Sarene Leeds of The Wall Street Journal stated that in Season 3 Piper changed from being "a gangsta wannabe into a dangerous villain that is not to be crossed" after planting contraband in girlfriend Stella's bed to get her sent to the maximum security unit in retaliation for Stella stealing from her; Leeds argued that the change "is a necessary plot device to keep things interesting" even though she did not like the new version of Piper. Drew Millard of Vice wrote that Season 3 Piper went "completely off the deep end" and changed "into the most unlikable version of herself", making her "deadweight on a show that was at first strictly about her." Kerman stated that even though she still found the series to be entertaining, she could no longer relate to Piper Chapman. Sadie Gennis of TV Guide also suggested removing Chapman from the show.

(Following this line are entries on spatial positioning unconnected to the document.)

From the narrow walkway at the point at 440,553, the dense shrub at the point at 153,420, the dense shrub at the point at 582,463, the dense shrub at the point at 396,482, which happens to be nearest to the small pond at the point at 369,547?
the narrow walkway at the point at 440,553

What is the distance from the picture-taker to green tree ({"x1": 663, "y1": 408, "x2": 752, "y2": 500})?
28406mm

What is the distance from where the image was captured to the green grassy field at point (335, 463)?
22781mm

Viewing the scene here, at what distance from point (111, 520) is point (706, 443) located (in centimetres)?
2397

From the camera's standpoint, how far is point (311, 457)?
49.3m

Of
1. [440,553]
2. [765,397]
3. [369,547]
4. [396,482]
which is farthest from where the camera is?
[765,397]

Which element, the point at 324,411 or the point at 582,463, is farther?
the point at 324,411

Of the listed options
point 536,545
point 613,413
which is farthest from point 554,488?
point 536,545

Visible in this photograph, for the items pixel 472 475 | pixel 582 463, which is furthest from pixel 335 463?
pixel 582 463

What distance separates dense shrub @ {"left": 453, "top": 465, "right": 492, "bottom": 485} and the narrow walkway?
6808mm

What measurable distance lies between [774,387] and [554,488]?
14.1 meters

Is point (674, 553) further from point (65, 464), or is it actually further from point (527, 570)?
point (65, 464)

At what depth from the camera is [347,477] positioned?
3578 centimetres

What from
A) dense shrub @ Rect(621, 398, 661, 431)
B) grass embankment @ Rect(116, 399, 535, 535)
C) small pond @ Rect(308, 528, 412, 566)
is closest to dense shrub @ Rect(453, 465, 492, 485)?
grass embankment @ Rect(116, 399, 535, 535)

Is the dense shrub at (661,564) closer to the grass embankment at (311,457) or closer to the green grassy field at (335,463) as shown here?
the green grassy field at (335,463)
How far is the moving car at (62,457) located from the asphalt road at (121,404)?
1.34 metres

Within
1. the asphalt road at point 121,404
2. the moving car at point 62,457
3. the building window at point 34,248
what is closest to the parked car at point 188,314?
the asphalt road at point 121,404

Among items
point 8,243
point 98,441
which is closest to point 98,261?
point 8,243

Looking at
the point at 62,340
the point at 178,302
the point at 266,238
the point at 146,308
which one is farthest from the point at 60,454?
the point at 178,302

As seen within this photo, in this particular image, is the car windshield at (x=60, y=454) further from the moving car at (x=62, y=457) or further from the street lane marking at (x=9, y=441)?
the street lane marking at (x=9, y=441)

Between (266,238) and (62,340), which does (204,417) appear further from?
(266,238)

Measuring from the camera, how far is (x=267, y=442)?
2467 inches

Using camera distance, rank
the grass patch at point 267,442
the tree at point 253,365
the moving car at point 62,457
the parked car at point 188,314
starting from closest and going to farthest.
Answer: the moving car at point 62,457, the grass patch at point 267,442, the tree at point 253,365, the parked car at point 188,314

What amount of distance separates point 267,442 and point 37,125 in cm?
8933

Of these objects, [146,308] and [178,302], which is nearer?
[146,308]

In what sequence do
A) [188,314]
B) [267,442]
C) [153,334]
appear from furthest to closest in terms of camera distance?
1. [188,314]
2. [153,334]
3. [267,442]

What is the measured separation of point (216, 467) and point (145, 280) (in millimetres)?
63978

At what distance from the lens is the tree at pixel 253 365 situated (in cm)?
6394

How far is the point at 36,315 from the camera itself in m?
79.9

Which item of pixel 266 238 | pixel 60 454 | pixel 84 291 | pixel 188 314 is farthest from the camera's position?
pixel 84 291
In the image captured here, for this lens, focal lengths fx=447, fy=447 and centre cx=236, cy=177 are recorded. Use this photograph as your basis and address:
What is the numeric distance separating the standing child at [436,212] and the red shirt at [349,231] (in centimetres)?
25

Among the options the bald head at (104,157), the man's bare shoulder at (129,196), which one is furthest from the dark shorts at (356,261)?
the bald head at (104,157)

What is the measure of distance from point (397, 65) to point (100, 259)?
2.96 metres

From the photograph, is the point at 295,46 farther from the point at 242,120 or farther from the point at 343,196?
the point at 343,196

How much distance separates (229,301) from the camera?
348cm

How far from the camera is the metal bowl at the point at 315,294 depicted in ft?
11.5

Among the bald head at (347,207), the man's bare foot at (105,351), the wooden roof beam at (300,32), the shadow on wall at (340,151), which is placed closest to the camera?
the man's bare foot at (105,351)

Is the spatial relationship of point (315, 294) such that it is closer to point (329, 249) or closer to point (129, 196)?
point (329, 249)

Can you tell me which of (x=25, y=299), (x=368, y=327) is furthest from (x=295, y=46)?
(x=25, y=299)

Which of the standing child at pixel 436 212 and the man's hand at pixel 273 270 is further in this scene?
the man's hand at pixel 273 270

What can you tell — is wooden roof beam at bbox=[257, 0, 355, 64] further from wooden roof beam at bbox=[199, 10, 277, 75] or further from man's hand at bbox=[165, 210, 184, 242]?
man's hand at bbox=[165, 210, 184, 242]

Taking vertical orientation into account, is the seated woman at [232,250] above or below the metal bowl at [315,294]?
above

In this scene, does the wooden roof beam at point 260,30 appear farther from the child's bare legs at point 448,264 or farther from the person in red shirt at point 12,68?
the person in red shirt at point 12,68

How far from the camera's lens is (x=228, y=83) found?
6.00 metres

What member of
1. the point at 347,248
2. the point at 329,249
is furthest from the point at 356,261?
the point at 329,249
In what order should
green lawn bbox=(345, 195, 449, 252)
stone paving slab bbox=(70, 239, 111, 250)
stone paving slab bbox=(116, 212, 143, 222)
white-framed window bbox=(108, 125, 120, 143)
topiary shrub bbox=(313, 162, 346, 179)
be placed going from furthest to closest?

==Awards and nominations==
Schilling has been nominated for awards in both comedy and drama categories: Outstanding Lead Actress in a Comedy Series at the 66th Primetime Emmy Awards and Best Actress – Television Series Drama at the 71st Golden Globe Awards and won Best Actress – Television Series Musical or Comedy at the 18th Satellite Awards for her season 1 performance. Her season 2 performance earned a 72nd Golden Globe Awards nomination for Best Actress – Television Series Musical or Comedy, and a 19th Satellite Awards nomination for Best Actress – Television Series Musical or Comedy. Her season 3 performance won Best Actress – Television Series Musical or Comedy at the 20th Satellite Awards.